%%
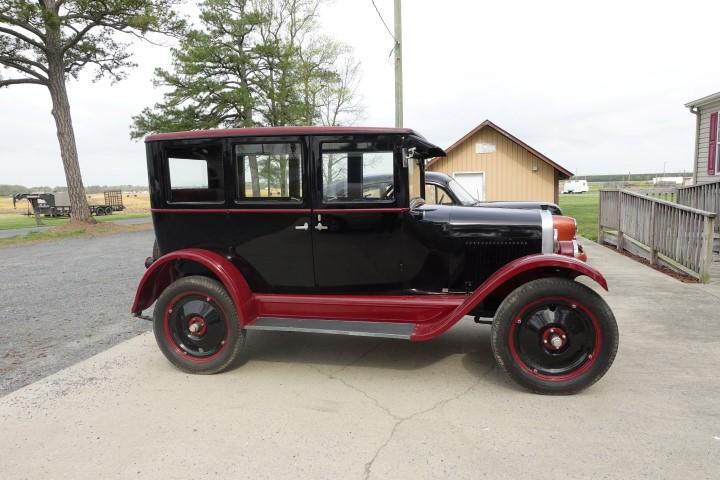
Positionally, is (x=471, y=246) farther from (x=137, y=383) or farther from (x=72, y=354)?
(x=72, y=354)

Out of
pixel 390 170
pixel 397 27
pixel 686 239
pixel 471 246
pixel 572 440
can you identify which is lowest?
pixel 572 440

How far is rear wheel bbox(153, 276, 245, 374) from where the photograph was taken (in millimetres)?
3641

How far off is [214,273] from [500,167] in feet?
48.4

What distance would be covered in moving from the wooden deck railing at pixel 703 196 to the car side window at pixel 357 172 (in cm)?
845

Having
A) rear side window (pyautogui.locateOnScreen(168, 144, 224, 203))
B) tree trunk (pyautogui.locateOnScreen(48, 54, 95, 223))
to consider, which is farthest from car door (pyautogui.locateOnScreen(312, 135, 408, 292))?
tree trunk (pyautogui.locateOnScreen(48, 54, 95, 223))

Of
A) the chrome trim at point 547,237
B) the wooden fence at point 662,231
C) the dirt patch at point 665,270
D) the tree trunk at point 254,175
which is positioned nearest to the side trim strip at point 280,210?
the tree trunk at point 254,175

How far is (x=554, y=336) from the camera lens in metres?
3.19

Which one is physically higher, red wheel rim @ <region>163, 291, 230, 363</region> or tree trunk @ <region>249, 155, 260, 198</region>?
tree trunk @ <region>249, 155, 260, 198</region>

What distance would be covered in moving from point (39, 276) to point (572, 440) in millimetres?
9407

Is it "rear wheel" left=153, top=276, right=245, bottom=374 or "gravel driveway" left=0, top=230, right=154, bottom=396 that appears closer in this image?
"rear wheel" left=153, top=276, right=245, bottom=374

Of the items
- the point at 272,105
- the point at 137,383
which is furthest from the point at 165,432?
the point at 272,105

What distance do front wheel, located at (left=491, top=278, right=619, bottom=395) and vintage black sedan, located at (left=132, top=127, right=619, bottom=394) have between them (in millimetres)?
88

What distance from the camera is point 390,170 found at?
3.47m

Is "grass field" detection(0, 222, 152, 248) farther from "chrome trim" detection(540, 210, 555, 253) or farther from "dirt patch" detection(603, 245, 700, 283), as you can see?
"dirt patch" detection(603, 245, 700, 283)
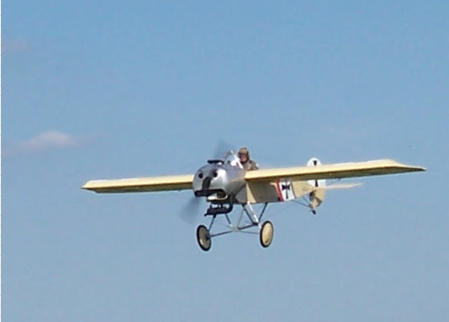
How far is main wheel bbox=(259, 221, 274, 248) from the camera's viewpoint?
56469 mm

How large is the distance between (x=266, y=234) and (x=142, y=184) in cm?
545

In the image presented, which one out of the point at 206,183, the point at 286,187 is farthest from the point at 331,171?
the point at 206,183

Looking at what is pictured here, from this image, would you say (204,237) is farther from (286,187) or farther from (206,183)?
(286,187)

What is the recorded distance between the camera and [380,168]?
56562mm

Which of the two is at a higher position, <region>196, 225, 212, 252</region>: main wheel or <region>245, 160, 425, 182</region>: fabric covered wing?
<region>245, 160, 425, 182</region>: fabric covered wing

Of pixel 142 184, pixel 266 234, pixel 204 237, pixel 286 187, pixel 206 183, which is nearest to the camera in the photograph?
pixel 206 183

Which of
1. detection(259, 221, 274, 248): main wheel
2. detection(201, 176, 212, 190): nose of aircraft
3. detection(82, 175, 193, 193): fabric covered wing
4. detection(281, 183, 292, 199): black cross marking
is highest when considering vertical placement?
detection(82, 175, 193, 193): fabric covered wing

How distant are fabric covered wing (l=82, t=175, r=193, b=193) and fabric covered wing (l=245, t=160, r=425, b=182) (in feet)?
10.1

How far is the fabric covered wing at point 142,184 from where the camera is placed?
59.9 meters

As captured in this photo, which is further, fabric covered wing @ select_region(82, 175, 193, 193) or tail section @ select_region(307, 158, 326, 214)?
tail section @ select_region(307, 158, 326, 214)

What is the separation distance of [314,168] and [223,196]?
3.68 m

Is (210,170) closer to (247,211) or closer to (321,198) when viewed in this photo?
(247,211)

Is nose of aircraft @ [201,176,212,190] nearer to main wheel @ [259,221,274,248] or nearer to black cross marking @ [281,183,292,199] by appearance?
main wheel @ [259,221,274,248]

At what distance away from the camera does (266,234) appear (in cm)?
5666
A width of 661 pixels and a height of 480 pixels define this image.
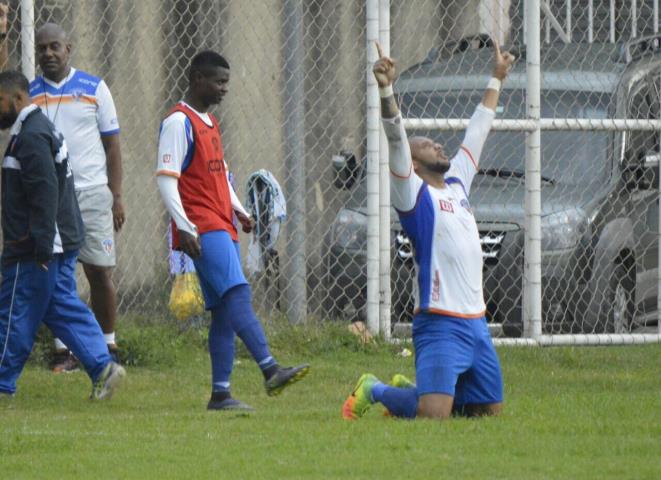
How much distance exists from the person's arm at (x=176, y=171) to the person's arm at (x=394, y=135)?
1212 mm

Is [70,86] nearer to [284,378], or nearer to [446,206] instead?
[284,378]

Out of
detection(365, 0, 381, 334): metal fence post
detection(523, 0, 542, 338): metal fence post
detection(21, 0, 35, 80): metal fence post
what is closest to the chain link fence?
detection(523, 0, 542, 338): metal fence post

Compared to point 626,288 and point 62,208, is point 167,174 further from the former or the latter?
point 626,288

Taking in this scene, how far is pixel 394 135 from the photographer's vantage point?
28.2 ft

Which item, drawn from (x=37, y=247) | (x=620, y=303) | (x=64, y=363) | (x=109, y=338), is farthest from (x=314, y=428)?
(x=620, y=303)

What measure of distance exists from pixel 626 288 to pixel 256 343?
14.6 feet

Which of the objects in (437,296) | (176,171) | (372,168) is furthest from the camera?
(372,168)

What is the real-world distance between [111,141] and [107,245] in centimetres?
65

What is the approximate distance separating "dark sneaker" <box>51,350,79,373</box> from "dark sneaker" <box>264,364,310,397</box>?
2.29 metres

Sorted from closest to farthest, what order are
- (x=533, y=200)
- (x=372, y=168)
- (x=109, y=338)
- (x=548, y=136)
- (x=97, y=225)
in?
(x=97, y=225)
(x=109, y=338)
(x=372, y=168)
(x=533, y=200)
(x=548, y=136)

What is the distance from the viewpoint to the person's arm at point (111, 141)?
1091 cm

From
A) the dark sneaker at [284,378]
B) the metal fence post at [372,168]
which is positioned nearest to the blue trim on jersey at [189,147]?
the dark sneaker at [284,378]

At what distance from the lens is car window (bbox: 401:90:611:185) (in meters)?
%%
Please format all of the data above as a JSON list of strings, with one string for each line and no blank lines. Leave the pictures out.

### Written response
[
  "Positionally, is (x=471, y=246) farther from (x=137, y=383) or farther from (x=72, y=354)?",
  "(x=72, y=354)",
  "Out of",
  "pixel 390 170",
  "pixel 397 27",
  "pixel 686 239",
  "pixel 471 246",
  "pixel 572 440",
  "can you identify which is lowest?",
  "pixel 572 440",
  "How far is rear wheel bbox(153, 276, 245, 374) from where the photograph was taken (in millimetres)?",
  "3641",
  "How far off is [214,273] from [500,167] in feet?",
  "48.4",
  "What distance would be covered in moving from the wooden deck railing at pixel 703 196 to the car side window at pixel 357 172 (in cm)?",
  "845",
  "Having",
  "A) rear side window (pyautogui.locateOnScreen(168, 144, 224, 203))",
  "B) tree trunk (pyautogui.locateOnScreen(48, 54, 95, 223))",
  "to consider, which is farthest from car door (pyautogui.locateOnScreen(312, 135, 408, 292))?",
  "tree trunk (pyautogui.locateOnScreen(48, 54, 95, 223))",
  "Of",
  "A) the chrome trim at point 547,237",
  "B) the wooden fence at point 662,231",
  "C) the dirt patch at point 665,270",
  "D) the tree trunk at point 254,175",
  "which is positioned nearest to the side trim strip at point 280,210?",
  "the tree trunk at point 254,175",
  "How far is (x=554, y=336) from the camera lens in metres?",
  "3.19",
  "Which one is physically higher, red wheel rim @ <region>163, 291, 230, 363</region> or tree trunk @ <region>249, 155, 260, 198</region>?",
  "tree trunk @ <region>249, 155, 260, 198</region>",
  "What distance would be covered in moving from point (39, 276) to point (572, 440) in millimetres?",
  "9407",
  "Is it \"rear wheel\" left=153, top=276, right=245, bottom=374 or \"gravel driveway\" left=0, top=230, right=154, bottom=396 that appears closer in this image?",
  "\"rear wheel\" left=153, top=276, right=245, bottom=374",
  "Of the items",
  "- the point at 272,105",
  "- the point at 137,383",
  "which is furthest from the point at 165,432?",
  "the point at 272,105",
  "What distance do front wheel, located at (left=491, top=278, right=619, bottom=395) and vintage black sedan, located at (left=132, top=127, right=619, bottom=394) have between them (in millimetres)?",
  "88",
  "What distance from the camera is point 390,170 found at?",
  "3.47m",
  "Is \"grass field\" detection(0, 222, 152, 248) farther from \"chrome trim\" detection(540, 210, 555, 253) or farther from \"dirt patch\" detection(603, 245, 700, 283), as you can see?",
  "\"dirt patch\" detection(603, 245, 700, 283)",
  "How far is main wheel bbox=(259, 221, 274, 248) from the camera's viewpoint?",
  "56469 mm",
  "How large is the distance between (x=266, y=234) and (x=142, y=184) in cm?",
  "545",
  "In the image presented, which one out of the point at 206,183, the point at 286,187 is farthest from the point at 331,171?",
  "the point at 206,183",
  "Looking at what is pictured here, from this image, would you say (204,237) is farther from (286,187) or farther from (206,183)?",
  "(286,187)",
  "What is the recorded distance between the camera and [380,168]?",
  "56562mm",
  "Which of the two is at a higher position, <region>196, 225, 212, 252</region>: main wheel or <region>245, 160, 425, 182</region>: fabric covered wing?",
  "<region>245, 160, 425, 182</region>: fabric covered wing",
  "Of pixel 142 184, pixel 266 234, pixel 204 237, pixel 286 187, pixel 206 183, which is nearest to the camera in the photograph?",
  "pixel 206 183",
  "Which of",
  "1. detection(259, 221, 274, 248): main wheel",
  "2. detection(201, 176, 212, 190): nose of aircraft",
  "3. detection(82, 175, 193, 193): fabric covered wing",
  "4. detection(281, 183, 292, 199): black cross marking",
  "is highest when considering vertical placement?",
  "detection(82, 175, 193, 193): fabric covered wing",
  "How distant are fabric covered wing (l=82, t=175, r=193, b=193) and fabric covered wing (l=245, t=160, r=425, b=182) (in feet)?",
  "10.1",
  "How far is the fabric covered wing at point 142,184 from where the camera is placed?",
  "59.9 meters",
  "As captured in this photo, which is further, fabric covered wing @ select_region(82, 175, 193, 193) or tail section @ select_region(307, 158, 326, 214)?",
  "tail section @ select_region(307, 158, 326, 214)",
  "What is the separation distance of [314,168] and [223,196]?",
  "3.68 m",
  "Is (210,170) closer to (247,211) or closer to (321,198) when viewed in this photo?",
  "(247,211)",
  "Is nose of aircraft @ [201,176,212,190] nearer to main wheel @ [259,221,274,248] or nearer to black cross marking @ [281,183,292,199] by appearance?",
  "main wheel @ [259,221,274,248]",
  "At what distance away from the camera does (266,234) appear (in cm)?",
  "5666",
  "A width of 661 pixels and a height of 480 pixels define this image.",
  "How much distance exists from the person's arm at (x=176, y=171) to the person's arm at (x=394, y=135)?",
  "1212 mm",
  "Is [70,86] nearer to [284,378], or nearer to [446,206] instead?",
  "[284,378]",
  "Out of",
  "detection(365, 0, 381, 334): metal fence post",
  "detection(523, 0, 542, 338): metal fence post",
  "detection(21, 0, 35, 80): metal fence post",
  "what is closest to the chain link fence?",
  "detection(523, 0, 542, 338): metal fence post",
  "Compared to point 626,288 and point 62,208, is point 167,174 further from the former or the latter?",
  "point 626,288",
  "Taking in this scene, how far is pixel 394 135 from the photographer's vantage point?",
  "28.2 ft",
  "Which item, drawn from (x=37, y=247) | (x=620, y=303) | (x=64, y=363) | (x=109, y=338), is farthest from (x=314, y=428)?",
  "(x=620, y=303)",
  "What measure of distance exists from pixel 626 288 to pixel 256 343?",
  "14.6 feet",
  "Which of the objects in (437,296) | (176,171) | (372,168) is furthest from the camera?",
  "(372,168)",
  "What is the real-world distance between [111,141] and [107,245] in centimetres?",
  "65",
  "What is the approximate distance separating \"dark sneaker\" <box>51,350,79,373</box> from \"dark sneaker\" <box>264,364,310,397</box>?",
  "2.29 metres",
  "Sorted from closest to farthest, what order are",
  "- (x=533, y=200)",
  "- (x=372, y=168)",
  "- (x=109, y=338)",
  "- (x=548, y=136)",
  "- (x=97, y=225)",
  "in?",
  "(x=97, y=225)",
  "(x=109, y=338)",
  "(x=372, y=168)",
  "(x=533, y=200)",
  "(x=548, y=136)",
  "What is the distance from the viewpoint to the person's arm at point (111, 141)?",
  "1091 cm",
  "From",
  "A) the dark sneaker at [284,378]",
  "B) the metal fence post at [372,168]",
  "which is positioned nearest to the blue trim on jersey at [189,147]?",
  "the dark sneaker at [284,378]",
  "At what distance from the lens is car window (bbox: 401:90:611:185) (in meters)?"
]